Starkes Zeichen für Palliativkultur im Land

08.11.2015 • 19:10 Uhr / 4 Minuten Lesezeit

Der 13. Hospiz- und Palliativtag in Dornbirn brachte über 400 Teilnehmer zusammen.

Dornbirn. (VN-mm) Früher gab es Hospiztage nur für die ehrenamtlichen Begleiter und in kleinem Rahmen. „Wir haben dann gemerkt, dass es wichtig wäre, dieses Anliegen auf eine breitere Basis zu stellen“, erinnert sich Karl Bitschnau, Leiter der Hospizbewegung, an die Anfänge des Vorarlberger Hospiz- und Palliativtags. Und es gelang, alle Akteure für die Idee zu begeistern. „Genial“, nennt Bitschnau diese Tatsache, weil es eine Kunst sei, so viele unterschiedliche Interessen zusammenzubringen.

Neues Wissen

Inzwischen wurde der Hospiz- und Palliativtag zu einem fixen Termin im Jahresablauf der ehrenamtlichen und professionellen Begleiter von Todkranken und Sterbenden. Das Interesse ist ebenfalls unverändert groß. Die 13. Auflage sah wiederum über 400 Teilnehmer. Aus Überlingen ins Kulturhaus nach Dornbirn kam Irmgard Kuhn. Es war schon das zweite Mal. „Ein solches Angebot gibt es bei uns nicht“, erzählt die ehrenamtlich tätige Hospizbegleiterin. Den Vorträgen gibt sie beste Noten. „Sie sind sehr ansprechend, und ich konnte viel mitnehmen“, freut sich Kuhn.

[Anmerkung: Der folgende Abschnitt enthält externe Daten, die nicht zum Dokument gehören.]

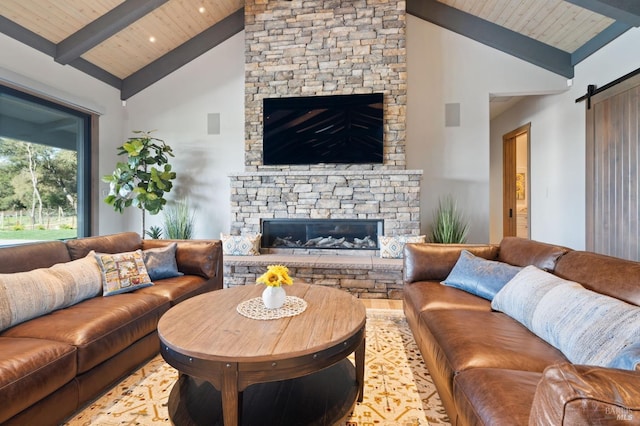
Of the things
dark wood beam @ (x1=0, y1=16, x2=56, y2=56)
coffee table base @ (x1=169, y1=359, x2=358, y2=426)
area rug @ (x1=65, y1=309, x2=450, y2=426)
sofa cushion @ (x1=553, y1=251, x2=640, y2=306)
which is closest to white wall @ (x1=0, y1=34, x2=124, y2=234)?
dark wood beam @ (x1=0, y1=16, x2=56, y2=56)

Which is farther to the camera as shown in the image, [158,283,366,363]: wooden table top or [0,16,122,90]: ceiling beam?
[0,16,122,90]: ceiling beam

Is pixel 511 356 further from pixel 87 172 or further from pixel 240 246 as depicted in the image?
pixel 87 172

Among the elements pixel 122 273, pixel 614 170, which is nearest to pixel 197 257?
pixel 122 273

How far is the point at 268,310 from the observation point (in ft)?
5.83

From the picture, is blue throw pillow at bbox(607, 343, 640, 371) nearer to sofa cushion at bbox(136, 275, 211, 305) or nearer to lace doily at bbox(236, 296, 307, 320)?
lace doily at bbox(236, 296, 307, 320)

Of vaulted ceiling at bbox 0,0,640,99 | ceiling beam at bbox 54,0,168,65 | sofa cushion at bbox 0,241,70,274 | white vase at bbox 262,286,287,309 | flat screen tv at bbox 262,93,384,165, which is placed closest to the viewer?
white vase at bbox 262,286,287,309

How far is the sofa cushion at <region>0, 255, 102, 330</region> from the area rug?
2.09 feet

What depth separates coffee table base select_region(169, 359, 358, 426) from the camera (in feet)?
4.51

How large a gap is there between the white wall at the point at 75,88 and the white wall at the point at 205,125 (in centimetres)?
59

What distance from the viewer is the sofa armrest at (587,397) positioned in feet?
1.93

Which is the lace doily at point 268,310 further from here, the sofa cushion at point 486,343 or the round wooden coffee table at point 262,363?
the sofa cushion at point 486,343

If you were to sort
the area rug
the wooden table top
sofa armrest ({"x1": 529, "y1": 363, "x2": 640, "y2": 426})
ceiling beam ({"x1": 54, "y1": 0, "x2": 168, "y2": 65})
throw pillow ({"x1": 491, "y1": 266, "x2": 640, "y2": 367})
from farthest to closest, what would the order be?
ceiling beam ({"x1": 54, "y1": 0, "x2": 168, "y2": 65}) < the area rug < the wooden table top < throw pillow ({"x1": 491, "y1": 266, "x2": 640, "y2": 367}) < sofa armrest ({"x1": 529, "y1": 363, "x2": 640, "y2": 426})

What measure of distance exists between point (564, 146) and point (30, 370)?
5684 millimetres

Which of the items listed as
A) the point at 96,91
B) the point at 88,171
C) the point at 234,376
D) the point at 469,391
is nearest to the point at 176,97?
the point at 96,91
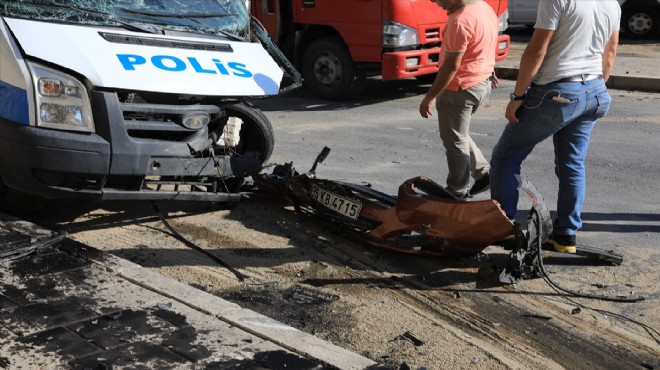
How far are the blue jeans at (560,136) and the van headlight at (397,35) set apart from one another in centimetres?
569

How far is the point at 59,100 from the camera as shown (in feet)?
18.6

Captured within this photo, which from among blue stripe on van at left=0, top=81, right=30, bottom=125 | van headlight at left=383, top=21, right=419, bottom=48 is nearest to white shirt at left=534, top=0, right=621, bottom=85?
blue stripe on van at left=0, top=81, right=30, bottom=125

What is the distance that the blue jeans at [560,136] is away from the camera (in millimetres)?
5594

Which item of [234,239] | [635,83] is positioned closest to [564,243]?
[234,239]

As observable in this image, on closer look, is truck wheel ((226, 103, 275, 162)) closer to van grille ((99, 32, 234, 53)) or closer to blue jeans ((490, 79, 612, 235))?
van grille ((99, 32, 234, 53))

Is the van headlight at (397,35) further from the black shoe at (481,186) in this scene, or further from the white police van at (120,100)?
the white police van at (120,100)

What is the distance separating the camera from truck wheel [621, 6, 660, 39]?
17734mm

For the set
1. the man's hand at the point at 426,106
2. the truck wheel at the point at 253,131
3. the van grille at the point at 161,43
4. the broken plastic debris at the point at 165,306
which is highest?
the van grille at the point at 161,43

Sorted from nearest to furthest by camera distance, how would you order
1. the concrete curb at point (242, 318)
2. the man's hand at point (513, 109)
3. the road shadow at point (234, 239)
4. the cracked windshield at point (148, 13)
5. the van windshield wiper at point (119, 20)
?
the concrete curb at point (242, 318)
the man's hand at point (513, 109)
the road shadow at point (234, 239)
the cracked windshield at point (148, 13)
the van windshield wiper at point (119, 20)

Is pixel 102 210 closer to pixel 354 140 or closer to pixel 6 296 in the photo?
pixel 6 296

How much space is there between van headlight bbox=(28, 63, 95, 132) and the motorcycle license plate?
1605mm

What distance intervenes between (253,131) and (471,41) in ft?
5.81

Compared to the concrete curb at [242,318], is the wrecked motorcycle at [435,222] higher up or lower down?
higher up

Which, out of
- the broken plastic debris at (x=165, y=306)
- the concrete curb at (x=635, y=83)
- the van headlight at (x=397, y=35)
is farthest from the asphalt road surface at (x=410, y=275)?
the concrete curb at (x=635, y=83)
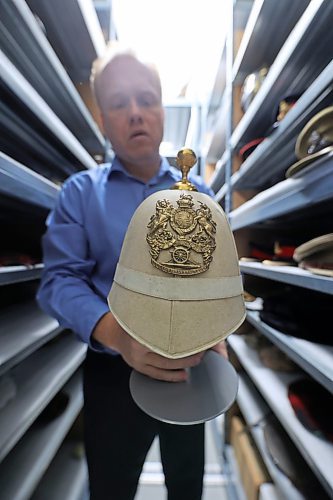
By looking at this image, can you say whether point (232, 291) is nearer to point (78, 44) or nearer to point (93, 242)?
point (93, 242)

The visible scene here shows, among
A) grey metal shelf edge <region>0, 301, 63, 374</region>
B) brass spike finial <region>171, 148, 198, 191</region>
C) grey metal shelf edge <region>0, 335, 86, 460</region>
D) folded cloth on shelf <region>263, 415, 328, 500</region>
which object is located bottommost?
folded cloth on shelf <region>263, 415, 328, 500</region>

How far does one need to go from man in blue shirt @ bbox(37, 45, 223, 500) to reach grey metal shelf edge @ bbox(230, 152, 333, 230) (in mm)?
221

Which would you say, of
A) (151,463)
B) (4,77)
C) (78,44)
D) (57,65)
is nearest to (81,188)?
(4,77)

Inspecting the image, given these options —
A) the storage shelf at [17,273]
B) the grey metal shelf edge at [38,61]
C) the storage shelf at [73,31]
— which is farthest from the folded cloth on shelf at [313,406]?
the storage shelf at [73,31]

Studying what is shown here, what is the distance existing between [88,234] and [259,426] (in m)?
0.95

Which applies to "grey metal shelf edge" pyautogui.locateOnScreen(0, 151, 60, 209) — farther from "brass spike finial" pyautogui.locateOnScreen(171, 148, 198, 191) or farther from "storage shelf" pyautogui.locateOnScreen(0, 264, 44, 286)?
"brass spike finial" pyautogui.locateOnScreen(171, 148, 198, 191)

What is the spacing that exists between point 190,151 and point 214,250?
5.8 inches

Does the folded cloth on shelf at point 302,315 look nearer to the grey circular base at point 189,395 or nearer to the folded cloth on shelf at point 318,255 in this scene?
the folded cloth on shelf at point 318,255

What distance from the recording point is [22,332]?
2.59ft

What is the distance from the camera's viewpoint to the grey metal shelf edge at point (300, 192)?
0.52 metres

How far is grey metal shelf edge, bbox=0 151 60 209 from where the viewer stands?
1.94 feet

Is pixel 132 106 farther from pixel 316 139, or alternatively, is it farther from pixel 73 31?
pixel 73 31

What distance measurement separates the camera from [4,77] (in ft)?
1.89

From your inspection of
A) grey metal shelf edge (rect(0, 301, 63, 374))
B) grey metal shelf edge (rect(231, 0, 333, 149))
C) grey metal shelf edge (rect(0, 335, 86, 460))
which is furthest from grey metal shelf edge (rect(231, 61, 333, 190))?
grey metal shelf edge (rect(0, 335, 86, 460))
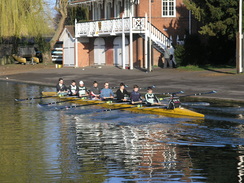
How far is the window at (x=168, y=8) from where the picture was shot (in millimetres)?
47750

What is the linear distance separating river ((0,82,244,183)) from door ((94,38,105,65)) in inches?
1164

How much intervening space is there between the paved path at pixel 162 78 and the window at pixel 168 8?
250 inches

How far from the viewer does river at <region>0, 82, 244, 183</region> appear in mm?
11945

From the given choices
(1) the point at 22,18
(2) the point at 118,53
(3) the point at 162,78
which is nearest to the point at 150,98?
(3) the point at 162,78

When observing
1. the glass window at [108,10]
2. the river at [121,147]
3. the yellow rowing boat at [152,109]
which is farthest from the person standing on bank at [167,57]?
the river at [121,147]

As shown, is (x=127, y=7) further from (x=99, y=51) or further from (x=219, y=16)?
(x=219, y=16)

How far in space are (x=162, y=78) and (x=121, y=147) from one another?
22.7m

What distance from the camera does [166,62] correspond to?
45281mm

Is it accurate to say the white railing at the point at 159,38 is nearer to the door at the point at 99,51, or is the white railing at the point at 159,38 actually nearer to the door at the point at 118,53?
the door at the point at 118,53

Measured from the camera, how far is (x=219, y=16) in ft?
123

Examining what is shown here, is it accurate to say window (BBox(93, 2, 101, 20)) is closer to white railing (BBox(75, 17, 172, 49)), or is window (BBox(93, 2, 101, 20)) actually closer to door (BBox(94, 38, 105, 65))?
door (BBox(94, 38, 105, 65))

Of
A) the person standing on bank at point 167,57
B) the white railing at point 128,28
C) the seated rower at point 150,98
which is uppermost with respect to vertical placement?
the white railing at point 128,28

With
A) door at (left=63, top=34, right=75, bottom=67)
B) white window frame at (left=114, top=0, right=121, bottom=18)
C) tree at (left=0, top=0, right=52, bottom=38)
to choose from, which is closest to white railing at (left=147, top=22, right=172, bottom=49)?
white window frame at (left=114, top=0, right=121, bottom=18)

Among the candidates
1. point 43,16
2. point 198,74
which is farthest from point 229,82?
point 43,16
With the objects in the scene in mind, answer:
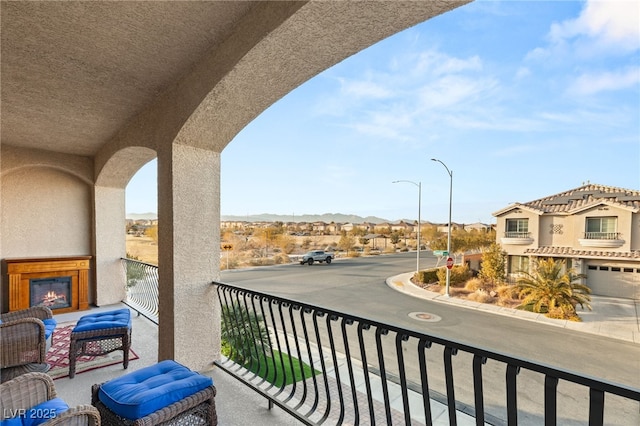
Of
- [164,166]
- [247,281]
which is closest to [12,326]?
[164,166]

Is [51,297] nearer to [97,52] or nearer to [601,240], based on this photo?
[97,52]

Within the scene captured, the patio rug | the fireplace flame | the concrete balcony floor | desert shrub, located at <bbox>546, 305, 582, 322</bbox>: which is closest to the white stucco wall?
the fireplace flame

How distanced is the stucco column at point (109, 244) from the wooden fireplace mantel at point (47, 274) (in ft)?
0.58

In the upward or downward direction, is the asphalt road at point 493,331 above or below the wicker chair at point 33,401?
below

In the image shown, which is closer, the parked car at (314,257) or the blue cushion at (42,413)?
the blue cushion at (42,413)

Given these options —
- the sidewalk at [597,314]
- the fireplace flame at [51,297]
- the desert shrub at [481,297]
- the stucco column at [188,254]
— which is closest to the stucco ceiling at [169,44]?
the stucco column at [188,254]

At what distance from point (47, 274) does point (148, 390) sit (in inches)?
183

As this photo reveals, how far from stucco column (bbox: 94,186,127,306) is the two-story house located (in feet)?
52.5

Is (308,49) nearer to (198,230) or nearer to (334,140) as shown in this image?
(198,230)

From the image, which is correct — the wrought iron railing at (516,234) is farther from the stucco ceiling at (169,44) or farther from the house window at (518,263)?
the stucco ceiling at (169,44)

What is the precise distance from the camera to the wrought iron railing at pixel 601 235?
42.2 ft

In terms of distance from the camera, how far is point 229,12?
68.6 inches

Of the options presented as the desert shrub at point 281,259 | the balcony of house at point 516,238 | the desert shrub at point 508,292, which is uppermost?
the balcony of house at point 516,238

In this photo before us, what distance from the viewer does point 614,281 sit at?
13141mm
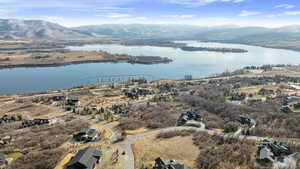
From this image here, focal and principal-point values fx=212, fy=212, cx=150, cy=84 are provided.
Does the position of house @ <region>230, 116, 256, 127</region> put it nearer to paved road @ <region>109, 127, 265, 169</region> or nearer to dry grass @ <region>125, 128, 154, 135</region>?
paved road @ <region>109, 127, 265, 169</region>

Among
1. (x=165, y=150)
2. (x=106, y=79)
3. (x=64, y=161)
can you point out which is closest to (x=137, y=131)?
(x=165, y=150)

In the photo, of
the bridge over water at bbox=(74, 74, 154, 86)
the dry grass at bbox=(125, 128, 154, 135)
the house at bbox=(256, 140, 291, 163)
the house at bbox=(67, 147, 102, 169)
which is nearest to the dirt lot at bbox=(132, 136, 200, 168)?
the dry grass at bbox=(125, 128, 154, 135)

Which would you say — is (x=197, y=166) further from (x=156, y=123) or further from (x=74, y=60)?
(x=74, y=60)

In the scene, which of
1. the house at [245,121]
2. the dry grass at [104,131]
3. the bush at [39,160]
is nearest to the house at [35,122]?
the dry grass at [104,131]

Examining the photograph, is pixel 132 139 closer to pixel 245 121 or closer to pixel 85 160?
pixel 85 160

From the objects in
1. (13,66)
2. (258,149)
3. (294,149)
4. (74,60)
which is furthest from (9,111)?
(74,60)

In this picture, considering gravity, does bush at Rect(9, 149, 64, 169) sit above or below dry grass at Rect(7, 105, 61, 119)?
above

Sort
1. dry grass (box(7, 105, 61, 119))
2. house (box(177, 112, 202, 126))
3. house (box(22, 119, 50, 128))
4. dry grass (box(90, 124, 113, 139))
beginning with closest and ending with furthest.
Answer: dry grass (box(90, 124, 113, 139))
house (box(177, 112, 202, 126))
house (box(22, 119, 50, 128))
dry grass (box(7, 105, 61, 119))
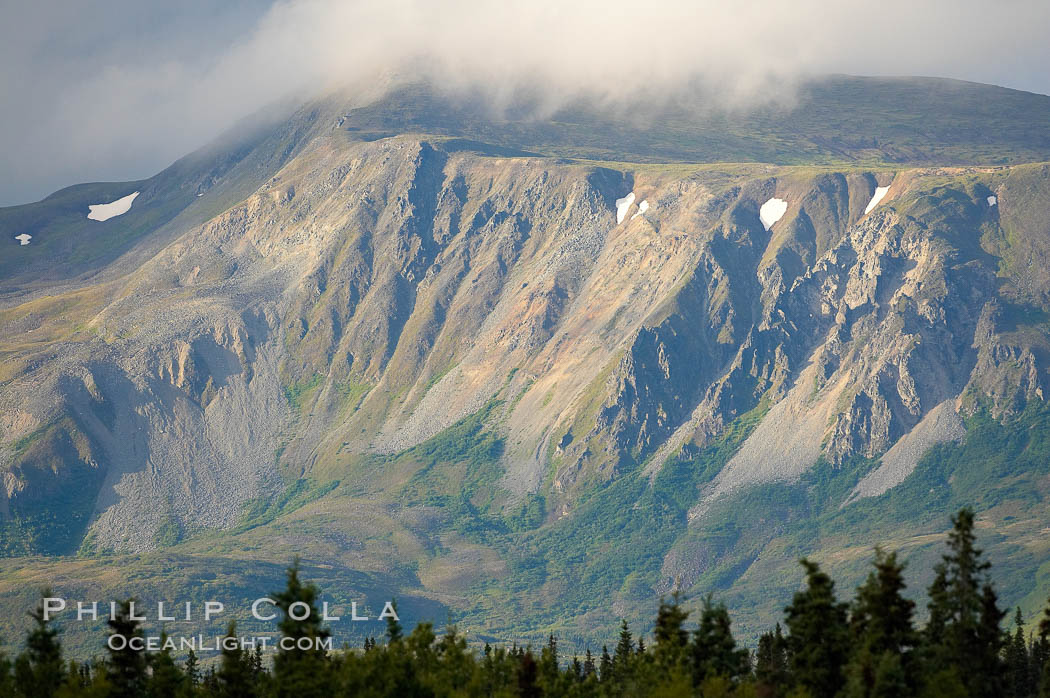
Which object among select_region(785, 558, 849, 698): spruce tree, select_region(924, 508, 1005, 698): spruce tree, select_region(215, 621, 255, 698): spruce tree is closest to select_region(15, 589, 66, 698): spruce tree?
select_region(215, 621, 255, 698): spruce tree

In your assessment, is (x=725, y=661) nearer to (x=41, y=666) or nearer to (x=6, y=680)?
(x=41, y=666)

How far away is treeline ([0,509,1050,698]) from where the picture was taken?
380ft

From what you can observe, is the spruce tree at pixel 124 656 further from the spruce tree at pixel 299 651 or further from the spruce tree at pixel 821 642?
the spruce tree at pixel 821 642

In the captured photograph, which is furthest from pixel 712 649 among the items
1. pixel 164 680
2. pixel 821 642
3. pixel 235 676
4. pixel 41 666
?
pixel 41 666

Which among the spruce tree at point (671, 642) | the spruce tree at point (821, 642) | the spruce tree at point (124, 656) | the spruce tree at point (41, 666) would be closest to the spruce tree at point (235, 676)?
the spruce tree at point (124, 656)

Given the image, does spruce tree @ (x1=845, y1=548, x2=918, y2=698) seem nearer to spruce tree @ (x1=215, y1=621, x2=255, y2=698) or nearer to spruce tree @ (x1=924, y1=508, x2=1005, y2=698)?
spruce tree @ (x1=924, y1=508, x2=1005, y2=698)

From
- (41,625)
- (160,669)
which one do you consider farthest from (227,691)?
(41,625)

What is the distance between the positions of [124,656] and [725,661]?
164 ft

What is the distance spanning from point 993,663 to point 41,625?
80193 mm

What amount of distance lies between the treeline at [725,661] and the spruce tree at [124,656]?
147 mm

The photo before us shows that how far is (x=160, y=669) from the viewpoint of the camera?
137 m

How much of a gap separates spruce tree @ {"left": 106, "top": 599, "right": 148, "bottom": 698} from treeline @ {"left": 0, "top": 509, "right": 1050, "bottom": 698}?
147 millimetres

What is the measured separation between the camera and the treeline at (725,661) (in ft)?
380

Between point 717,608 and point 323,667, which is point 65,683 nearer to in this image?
point 323,667
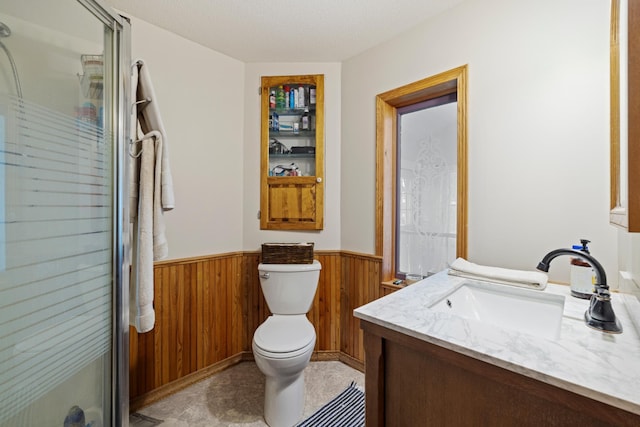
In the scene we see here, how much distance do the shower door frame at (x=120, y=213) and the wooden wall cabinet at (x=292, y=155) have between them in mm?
1154

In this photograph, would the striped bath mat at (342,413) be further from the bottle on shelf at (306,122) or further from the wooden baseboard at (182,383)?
the bottle on shelf at (306,122)

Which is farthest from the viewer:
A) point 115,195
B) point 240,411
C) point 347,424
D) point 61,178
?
point 240,411

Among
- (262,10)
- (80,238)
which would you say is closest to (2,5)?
(80,238)

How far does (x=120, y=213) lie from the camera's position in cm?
113

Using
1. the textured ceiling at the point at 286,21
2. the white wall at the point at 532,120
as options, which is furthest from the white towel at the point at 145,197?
the white wall at the point at 532,120

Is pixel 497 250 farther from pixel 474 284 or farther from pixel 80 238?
pixel 80 238

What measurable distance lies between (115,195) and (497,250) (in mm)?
1790

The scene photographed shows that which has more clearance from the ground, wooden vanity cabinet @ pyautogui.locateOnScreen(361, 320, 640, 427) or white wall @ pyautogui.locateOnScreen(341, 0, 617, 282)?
white wall @ pyautogui.locateOnScreen(341, 0, 617, 282)

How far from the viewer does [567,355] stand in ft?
2.15

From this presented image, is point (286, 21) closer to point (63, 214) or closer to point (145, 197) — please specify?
point (145, 197)

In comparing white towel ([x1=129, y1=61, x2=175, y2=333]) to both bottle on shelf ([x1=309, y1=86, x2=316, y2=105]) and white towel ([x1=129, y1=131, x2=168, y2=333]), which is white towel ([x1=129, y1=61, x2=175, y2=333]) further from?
bottle on shelf ([x1=309, y1=86, x2=316, y2=105])

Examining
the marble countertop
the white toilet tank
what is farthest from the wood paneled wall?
the marble countertop

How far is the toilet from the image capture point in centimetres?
148

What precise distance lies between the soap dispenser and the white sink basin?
8cm
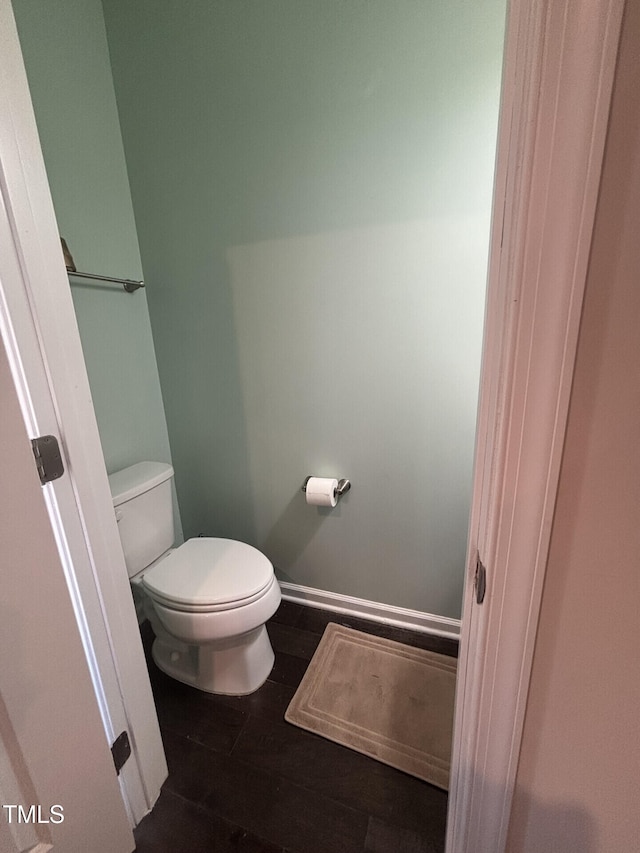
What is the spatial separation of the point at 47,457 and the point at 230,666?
41.7 inches

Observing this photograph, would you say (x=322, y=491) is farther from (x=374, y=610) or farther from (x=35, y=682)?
(x=35, y=682)

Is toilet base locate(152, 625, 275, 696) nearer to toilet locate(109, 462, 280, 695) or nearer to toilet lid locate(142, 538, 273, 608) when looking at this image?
toilet locate(109, 462, 280, 695)

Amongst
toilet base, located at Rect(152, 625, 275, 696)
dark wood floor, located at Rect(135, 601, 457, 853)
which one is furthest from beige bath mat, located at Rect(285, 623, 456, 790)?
toilet base, located at Rect(152, 625, 275, 696)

Cornelia Mathis und Martha Sohm-Blajs fanden sich zum ersten Mal beim Hospiz- und Palliativtag ein. Für beide Frauen ist die ehrenamtliche Arbeit in der Hospizbewegung bereichernd, wie sie übereinstimmend sagen. „Menschlichkeit und Mitgefühl kommen im Alltag oft zu kurz“, haben sie festgestellt. Mit ihrem Engagement wollen sie diesen so wichtigen Attributen Ausdruck verleihen. Die Veranstaltung selbst sehen Mathis und Sohm-Blajs als Möglichkeit, Erfahrungen auszutauschen und neues Wissen über die Palliativmedizin und –pflege mitzunehmen.

Prozess der Entwicklung

Wobei sich das heurige Motto etwas sperrig ausnahm. „Zum Kotzen…!?“ stand es provokant über der Tagung. Doch die Aussage galt nicht allein dem Symptom, das viele todkranke Menschen plagt und ihre Lebensqualität massiv beeinträchtigen kann. „Wir wollten auch einen philosophischen Zugang schaffen“, erklärte Karl Bitschnau. Dabei geht es vor allem darum, einen Umgang mit unangenehmen Gefühlen zu finden. „Damit noch Menschen da sind, wenn es unangenehm wird“, ergänzte Bitschnau. Christian Kopf vom Bildungshaus Batschuns wollte das Motto als Metapher für die unterschiedlichsten Erfahrungen am Ende des Lebens sehen. Mit dem Hospiz- und Palliativtag selbst möchte die ARGE Weiterbildung ein Zeichen setzen, dass sich die Palliativkultur in einem ständigen Prozess der Entwicklung befindet. Gleichzeitig belege die Vielzahl an Teilnehmern, dass die Palliativkultur in Vorarlberg Wirklichkeit sei.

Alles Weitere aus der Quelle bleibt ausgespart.